Phase 2 was designed both to introduce foundational but powerful anticipatory tools and processes; and to provide a hand-on experience on using these methodologies. Lastly,

Phase 3 was designed to help participants make sense of their earlier workshop experiences, and discern from the future to create meaningful, novel, and even radical strategies to achieve the long-term futures envisioned. This phase drew from the participants’ experiences, outputs and insights from the previous sessions by using backcasting, guided-visioning, and intimate futures.

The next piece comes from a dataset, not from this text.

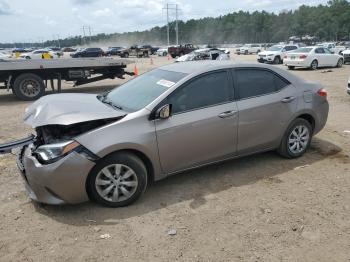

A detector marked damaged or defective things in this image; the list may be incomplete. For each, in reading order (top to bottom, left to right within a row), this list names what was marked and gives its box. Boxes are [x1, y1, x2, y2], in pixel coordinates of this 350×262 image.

Conclusion: From Foresight to Power

The resulting scenarios for land use posit the alliances’ aspirations for several community-powered agricultural transformations for the next 50 years, that can promote human-conscious artificial intelligence, and biosphere-led ecosystems. On the other hand, an eco-efficient, indigenous-centric, multipurpose and cooperative-led water infrastructure, distribution and access systems were desired as the futures of water governance. The foresight process revealed that diverse worldviews and narratives challenges and reframes used and default ways of knowing, imagining and embodying water and land use governance futures. Ultimately, the foresight process challenges how current landscape governance planning, and visioning provide power for the alliance to influence policy, and decision-making processes.